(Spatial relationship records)
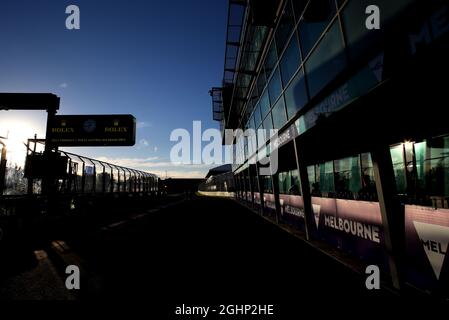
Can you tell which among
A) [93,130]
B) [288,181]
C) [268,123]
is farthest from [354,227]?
[93,130]

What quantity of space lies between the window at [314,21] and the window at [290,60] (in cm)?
56

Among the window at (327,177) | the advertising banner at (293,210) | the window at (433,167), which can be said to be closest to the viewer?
the window at (433,167)

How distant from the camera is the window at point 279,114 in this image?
932 cm

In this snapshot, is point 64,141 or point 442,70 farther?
point 64,141

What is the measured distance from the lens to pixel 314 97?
245 inches

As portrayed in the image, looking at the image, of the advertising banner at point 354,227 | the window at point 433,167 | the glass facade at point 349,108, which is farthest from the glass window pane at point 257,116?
the advertising banner at point 354,227

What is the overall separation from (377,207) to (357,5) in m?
3.87

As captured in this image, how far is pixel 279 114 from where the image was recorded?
9.93m

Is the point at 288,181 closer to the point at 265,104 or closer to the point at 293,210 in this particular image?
the point at 265,104

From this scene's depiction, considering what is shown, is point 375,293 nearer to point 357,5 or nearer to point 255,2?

- **INSTRUCTIONS FOR THE TASK**
Give back exactly the lines from the line containing "What quantity of" to the end of the entries, and no other lines.

- **THE ANSWER**
What quantity of space lies between the window at [314,21] and the window at [290,60] (in cm)?
56

Among the window at (327,177) | the advertising banner at (293,210) | the window at (433,167), which can be said to be closest to the viewer?
the window at (433,167)

How distant from the camera is the window at point 279,114 in this image?
932 cm

In this snapshot, is point 64,141 or point 442,70 farther?
point 64,141

What is the measured distance from the lens to pixel 314 97?
245 inches

As portrayed in the image, looking at the image, of the advertising banner at point 354,227 | the window at point 433,167 | the glass facade at point 349,108, which is farthest from the glass window pane at point 257,116?
the advertising banner at point 354,227

What is the overall separation from (377,207) to (357,5) in m?
3.87

As captured in this image, how far is pixel 279 114 from where the image was recorded?
9.93m

Is the point at 288,181 closer to the point at 265,104 or closer to the point at 293,210 in this particular image?
the point at 265,104

From this scene's depiction, considering what is shown, is point 375,293 nearer to point 357,5 or nearer to point 255,2?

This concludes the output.